Single by Anuel AA
- Language: Spanish
- Released: February 7, 2020
- Genre: Dembow; reggaeton;
- Length: 3:30
- Label: Real Hasta la Muerte; Sony Latin;
- Producers: Chris Jedi; Gaby Music;

Anuel AA singles chronology
| "Medusa" (2020) | "Keii" (2020) | "Fantasías (remix)" (2020) |

Music video
- "Keii" on YouTube

= Keii (song) =

2020 single by Anuel AA

"Keii" is a song by Puerto Rican rapper and singer Anuel AA and was released on February 7, 2020. The song debuted at number two in Spain and reached number 83 on the US Billboard Hot 100.

=== Data block ===
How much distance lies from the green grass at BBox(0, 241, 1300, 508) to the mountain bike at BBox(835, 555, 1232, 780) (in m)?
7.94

=== What the task requires ===
Reproduce part of the "Keii" song text word for word, starting at "Music video" and ending at "Billboard Hot 100.". The listing has no connection to the "Keii" song text.

=== Result below ===
Music video
- "Keii" on YouTube

= Keii (song) =

2020 single by Anuel AA

"Keii" is a song by Puerto Rican rapper and singer Anuel AA and was released on February 7, 2020. The song debuted at number two in Spain and reached number 83 on the US Billboard Hot 100.